WORK TASK 1 => List every plant that the posts in the aquarium forum thread identify by name.
WORK TASK 2 => Summarize the aquarium forum thread in two sentences.

┌─ SELECTED EXCERPT

Thanks very much:thumbsup: I have definitely lost a little perspective/depth with the plant growth you're right. It's sort of hard to plan for such a small space(6"x6"x6") I may fill the back with more of the rotala I'm not sure. And I may be able to regain some slope once I trim the fissidens. The plant you're asking about is Hygro pinnatifida. I'm going to trim off the tallest leaves at some point and that will leave 2-3 miniature versions of it behind. 



sejoy said:


> I personally really love this one. Especially the first picture on this page, I like how the floaters look like a cloud!
> 
> I would maybe move the red bush-looking plant (sorry I've never seen one like it before, don't know what it's called) back a little bit since it's bigger than most other things in the front, but that's just me.
> I would also maybe replace the fissidens as it does look a bit yellow, but maybe it's just the lighting like you said. Maybe a few longer stems or grasses in the back to give it more depth since some of the slope you had at first seems to be lost a bit in the plant growth.
> ...


----------



## ophiophagus (Mar 5, 2012)

I forgot to ad this pic to show scale. It really illustrates how small this tank really is. I think I've achieved my goal of making this tiny scape look like a much larger one.


----------



## brinks (Dec 19, 2007)

Love this little tank, I may Tyrone some time.


----------



## ophiophagus (Mar 5, 2012)

Thank you. You should try one. It can be very challenging to scape tanks this size and/or smaller. But I really enjoy just about anything in miniature. I have another smaller scape in the beginning stages that will get a thread soon


----------



## TheNamelessPoet (May 17, 2012)

└─
┌─ GIVEN RECORDS

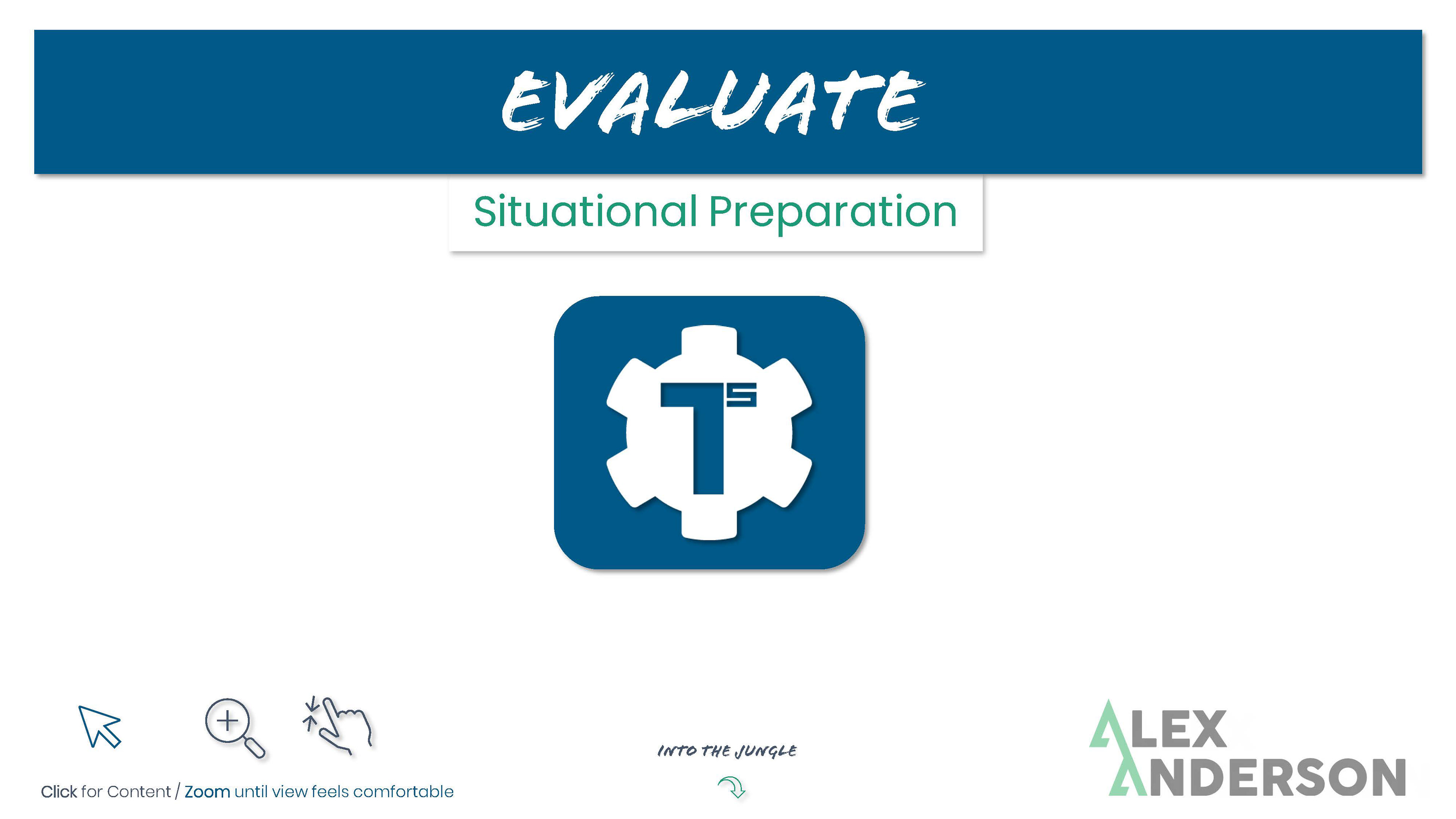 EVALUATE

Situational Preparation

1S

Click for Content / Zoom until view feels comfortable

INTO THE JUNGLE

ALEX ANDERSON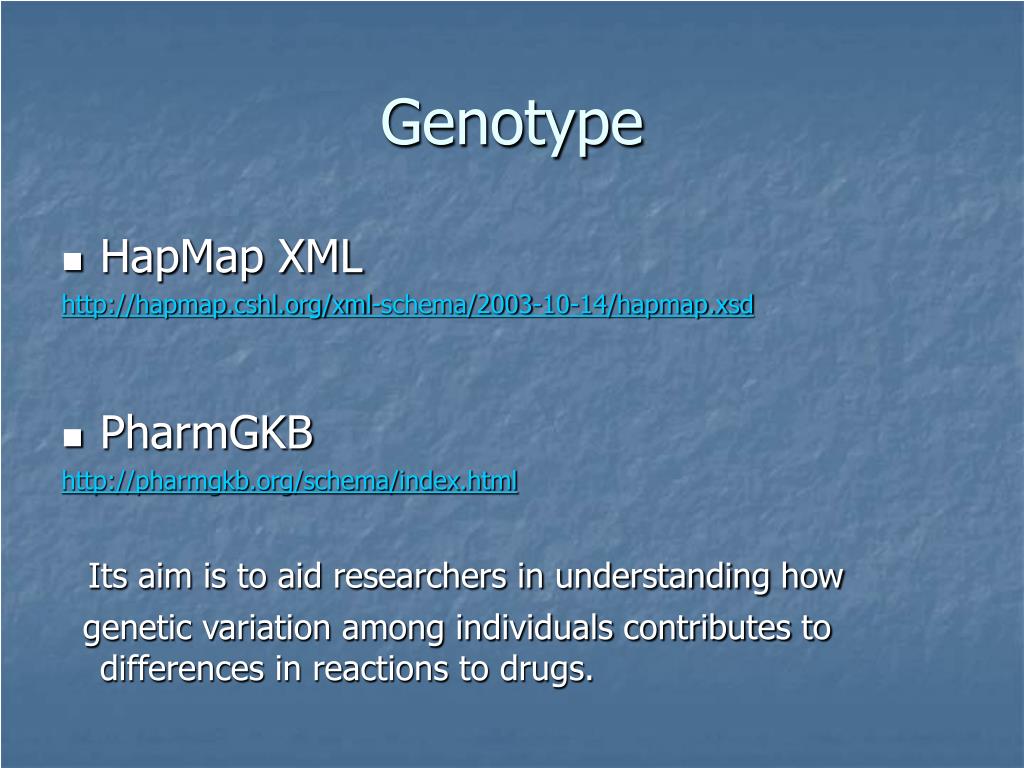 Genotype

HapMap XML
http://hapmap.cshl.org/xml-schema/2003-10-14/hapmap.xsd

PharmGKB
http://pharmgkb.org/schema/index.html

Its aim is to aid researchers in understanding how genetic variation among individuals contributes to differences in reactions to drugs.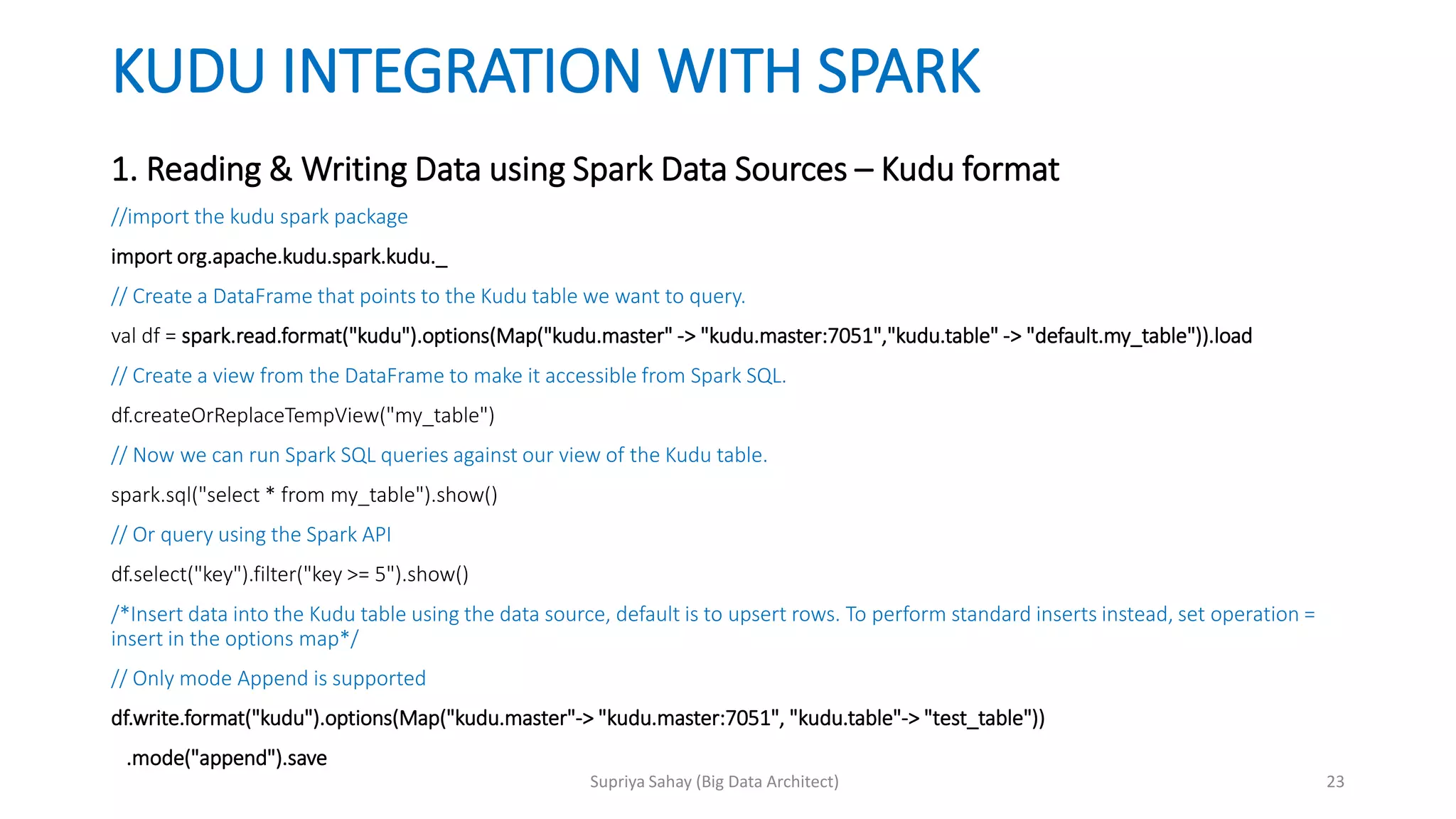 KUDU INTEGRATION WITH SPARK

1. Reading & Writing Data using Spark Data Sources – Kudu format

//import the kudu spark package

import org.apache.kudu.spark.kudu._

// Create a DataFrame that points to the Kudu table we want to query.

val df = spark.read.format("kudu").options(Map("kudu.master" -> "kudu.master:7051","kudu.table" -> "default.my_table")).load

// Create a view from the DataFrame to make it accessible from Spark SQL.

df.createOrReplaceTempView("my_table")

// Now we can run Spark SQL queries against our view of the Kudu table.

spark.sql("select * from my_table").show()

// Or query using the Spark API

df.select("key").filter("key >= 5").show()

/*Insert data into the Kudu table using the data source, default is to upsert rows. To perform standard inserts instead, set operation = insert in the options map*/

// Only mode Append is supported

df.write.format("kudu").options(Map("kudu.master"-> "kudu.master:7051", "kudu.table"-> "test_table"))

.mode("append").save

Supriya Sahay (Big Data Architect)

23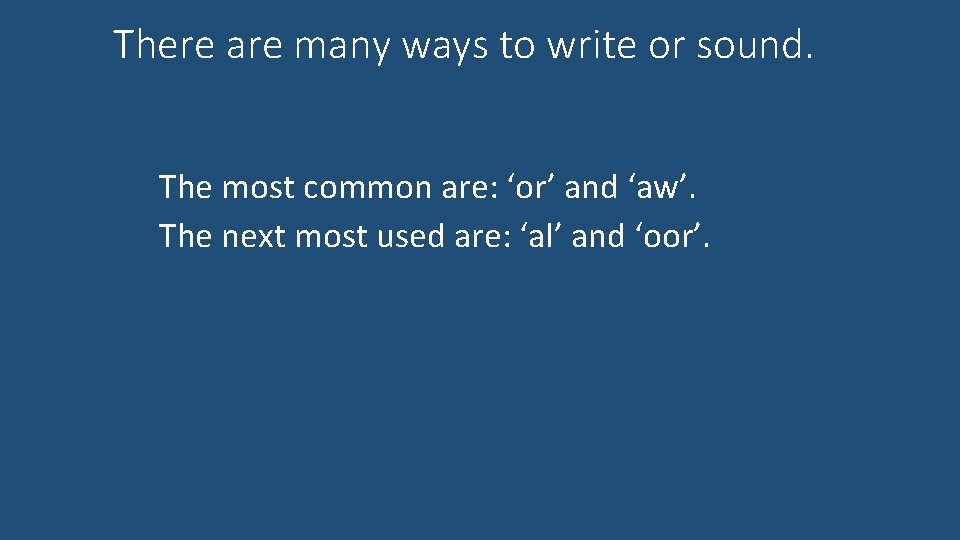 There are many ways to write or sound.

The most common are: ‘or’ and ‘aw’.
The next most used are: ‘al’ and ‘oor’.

└─
┌─ GIVEN RECORDS

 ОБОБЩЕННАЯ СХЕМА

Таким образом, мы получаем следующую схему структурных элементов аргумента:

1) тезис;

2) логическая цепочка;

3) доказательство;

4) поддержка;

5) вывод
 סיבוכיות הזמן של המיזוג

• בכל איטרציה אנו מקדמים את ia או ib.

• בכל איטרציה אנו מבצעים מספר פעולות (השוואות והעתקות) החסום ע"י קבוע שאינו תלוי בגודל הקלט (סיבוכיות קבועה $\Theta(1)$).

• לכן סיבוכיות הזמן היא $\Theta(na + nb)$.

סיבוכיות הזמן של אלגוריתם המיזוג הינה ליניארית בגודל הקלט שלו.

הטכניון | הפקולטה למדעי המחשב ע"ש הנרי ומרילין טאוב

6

└─

EXPECTED OUTPUT 1 => rotala, fissidens, Hygro pinnatifida

EXPECTED OUTPUT 2 => A commenter praises a 6"x6"x6" planted tank and suggests moving a red plant back, replacing the yellowish fissidens, and adding taller plants for depth. The owner agrees some depth has been lost, considers adding rotala and trimming the fissidens, names the plant Hygro pinnatifida, posts a picture to show scale, and, after another member praises the tank, encourages trying one and mentions a smaller scape in its beginning stages.